Higher than normal levels of GPC+PC in caudate were also found in major depression and schizophrenia (Bustillo et al, 2002; Gabbay et al, 2007), which were associated to the abnormal metabolisms of MPLs (Pettegrew et al, 1991). Interestingly, in patients with schizophrenia, glucose metabolism measured by [18F]fluorodeoxyglucose (FDG) positron emission tomography (PET) was found to be low in caudate (Buchsbaum et al, 1992), which may indicate energy metabolism deficit probably due to mitochondrial dysfunction (Stork and Renshaw, 2005). Elevated GPC+PC levels were also observed in inflammatory demyelination diseases (ie, multiple sclerosis (Mader et al, 2000)) and brain inflammatory responses triggered by other infective diseases (ie, hepatitis C virus (HCV) and human immunodeficiency virus (HIV) (Bokemeyer et al, 2011; Chang et al, 2013)). Emerging evidence from clinical and preclinical studies suggest dysfunctional immune regulation in bipolar disorder (Fillman et al, 2014; Najjar et al, 2013; Rao et al, 2010; Stertz et al, 2013; Watkins et al, 2014). Our findings are in line with the theories of mitochondrial dysfunction and neuroinflammation in bipolar disorder, and indicate that rapid cycling may be related to more severe dysfunctions of mitochondria and immune dysregulation compared to non-RC bipolar disorder, which is also in line with the neuroprogression theory of bipolar disorder (Cao et al, 2016b,2016a, 2017; Lavagnino et al, 2015; Mwangi et al, 2016; Post et al, 2012).
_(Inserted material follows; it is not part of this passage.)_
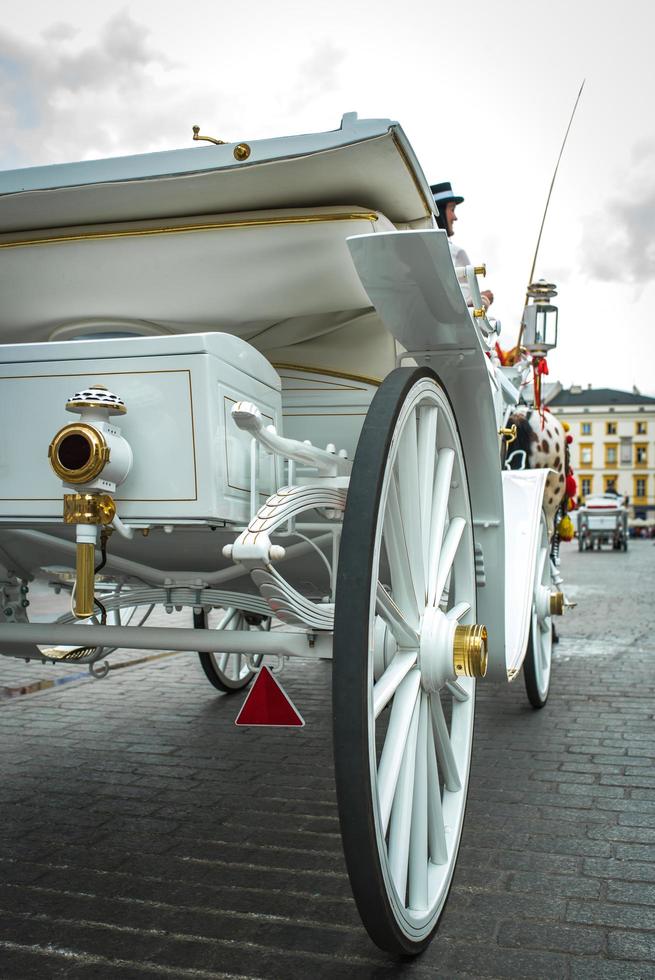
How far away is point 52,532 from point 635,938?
6.40ft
As ACC and striatum are associated with mood processing (Phillips et al, 2008), the abnormal MPL metabolisms in these regions may be related to the pathology and emergence of the mood episodes. As a severe course of bipolar disorder, rapid cycling bipolar disorder manifests with more waxes and wanes of mood states and polarity switches of mood episodes. It is intuitive for us to hypothesis that rapid cycling correlates with significant biochemical changes in ACC and basal ganglia regions compared to non-RC BD-I and healthy subjects, which is hereby supported by our findings of elevated GPC+PC levels in the anterior and dorsal-anterior ACC, caudate and putamen in RC BD-I patients.
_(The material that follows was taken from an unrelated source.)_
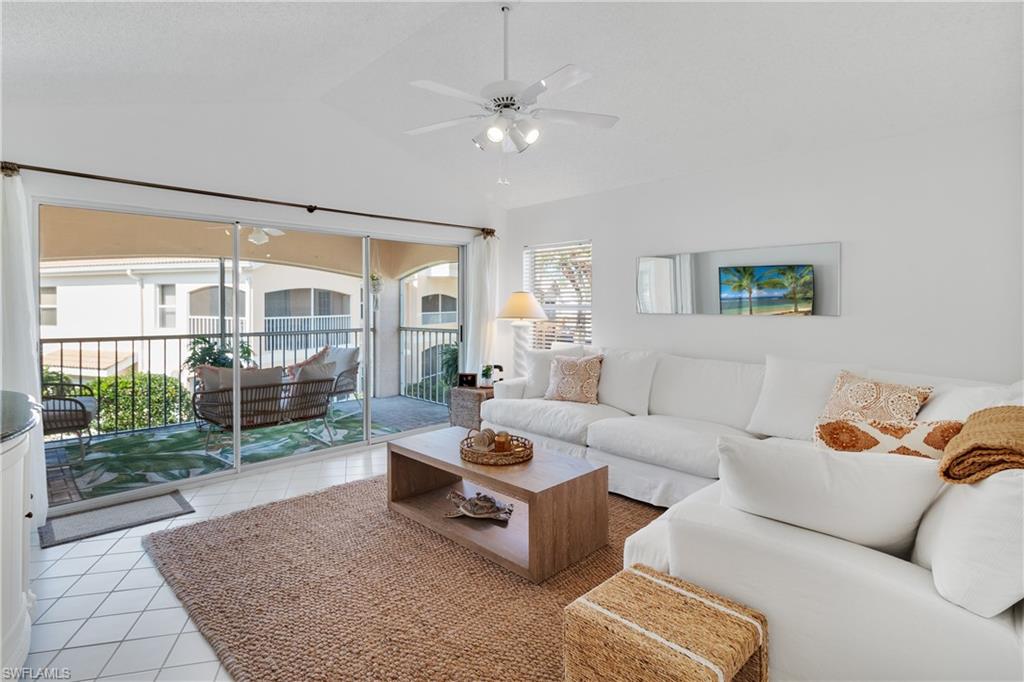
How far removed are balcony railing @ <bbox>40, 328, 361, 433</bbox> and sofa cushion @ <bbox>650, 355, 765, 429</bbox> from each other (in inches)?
128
The increased GPC+PC levels in the anterior and anterior dorsal ACC of currently RC BD-I patients compared to non-RC BD-I patients with and without a probable history of rapid cycling may indicate that the elevated GPC+PC was probably due to the current rapid cycling, but not the retrospective rapid cycling history. Although the results are preliminary, these observations indicate that it may be during the course of rapid cycling that the altered MPL metabolism associated with bipolar disorder are most significant, and elevated GPC+PC could be a potential marker for rapid cycling.

Although some studies linked the imbalance of cholinergic systems with bipolar disorders (van Enkhuizen et al, 2014; Janowsky et al, 1972; Tamas et al, 2003; Young and Dulcis, 2015), it is unlikely that the observed elevated GPC+PC could directly support this interpretation in rapid cycling due to the small contribution of choline and acetylcholine in the 1H MRS signals. Studies have shown that a cholinergic agonist did alter the GPC+PC signals observed by 1H MRS in the patients diagnosed with the Alzheimer’s disease (Frederick et al, 2002; Satlin et al, 1997). Further studies are necessary to investigate whether the elevated GPC+PC in rapid cycling could be indirectly linked to the altered cholinergic activity.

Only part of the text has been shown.